Insomma, l’ennesimo “bastone” che l’Unione Europea sta posizionando tra le “ruote” dell’Italia, un Paese che sta cercando di riprendersi dopo la pandemia da Covid-19 e una vendemmia 2023 non proprio rosea, e di rimanere a galla nonostante le guerre in Ucraina e sulla striscia di Gaza, l’inflazione, la crisi economica e gli assedi degli Houthi dello Yemen nel Mar Rosso.

I danni che queste nuove regole comporterebbero andrebbero a gravare non solo sul comparto dei gelati, ma anche su altri settori manifatturieri professionali che utilizzano gas fluorurati. L’unica ancora di salvezza consisterebbe in un intervento massiccio dei singoli governi che, unendosi, potrebbero forse ottenere qualcosa.

L’intervento di Efcem

Per l’Italia, quindi, è scesa in campo anche Efcem-Confindustria (di cui Acomag fa parte), dato che anche l’export di tutti i macchinari professionali destinati a ristorazione, food e hospitality sono a rischio. Perché a essere coinvolte nel dibattito non sono solo le macchine per il gelato, ma anche quelle per la refrigerazione, gli abbattitori, i fabbricatori di ghiaccio e tutte le attrezzature che scaldano/raffreddano all’occorrenza.
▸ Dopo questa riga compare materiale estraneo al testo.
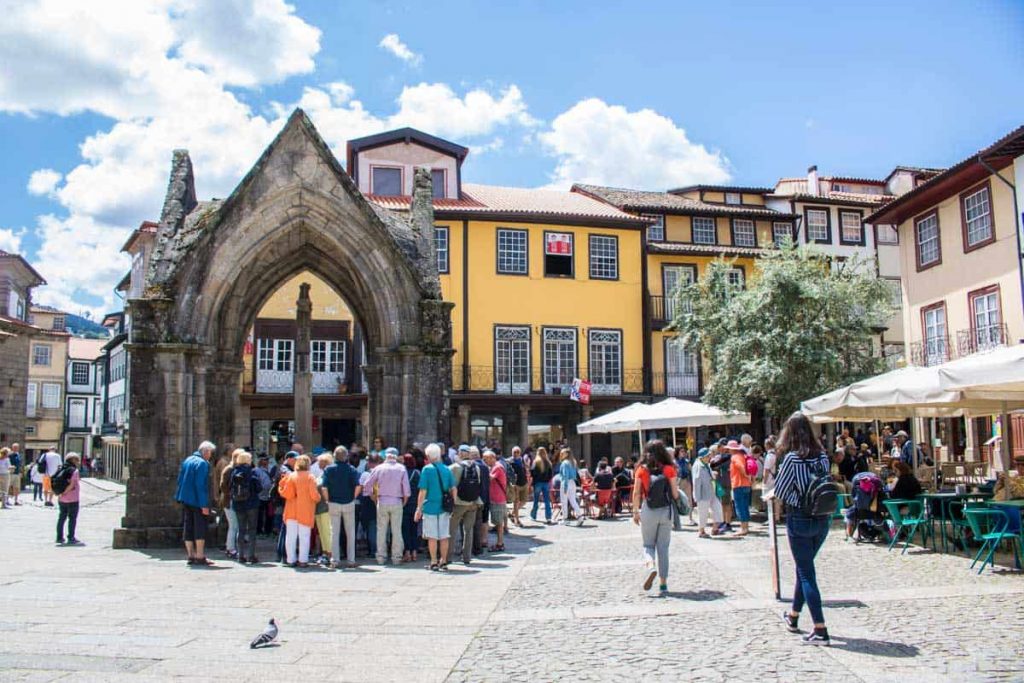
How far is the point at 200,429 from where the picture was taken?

A esporsi è stato proprio Andrea Rossi, Presidente di Efcem, che a Food24 ha dichiarato: “Nessuna azienda italiana è contraria alle misure che dal 2014 l’Europa ha intrapreso per l’abbattimento dell’effetto serra e per l’efficientazione degli impianti. Anzi, siamo sempre stati in prima linea su questa scelta. Ma – ha aggiunto – i tempi necessari per cambiamenti molto costosi e complessi di intere filiere di componentistica e prodotti finiti sono ben altri, non certo pochi mesi. In altre occasioni i regolamenti entrati in vigore dal 2014 abbiano sempre previsto tempi nettamente più lunghi, di 6-7 anni. E stiamo ancora, per così dire, litigando con chi intende imporre queste regole. Per questo occorre una proroga di quattro anni. Non appena entrerà in vigore, chiediamo che il governo italiano cominci l’iter previsto dal Regolamento per le obiezioni e le deroghe assolutamente necessarie”.

bancone-refrigerante

Tra l’altro, stando a quanto valutato da esperti del settore, l’eventualità di sostituire le linee di produzione per acconsentire alle richieste dell’Ue costerebbe “solo” 500mila euro per singola linea.

A fronte di ciò, Rossi è stato molto chiaro: “Noi intendiamo competere ad armi pari – ha evidenziato – e la richiesta che inoltriamo al governo riguarda non la legittimità di una transazione green sulla quale siamo da anni in prima linea, ma la necessità di competere con le necessarie tecnologie in termini prima di tutto di una filiera di componentistica come la nostra. E considerando anche la complessità delle certificazioni e della formazione necessaria del personale a contatto, in locali pubblici, con gas infiammabili. Pensiamo per esempio anche agli ospedali”.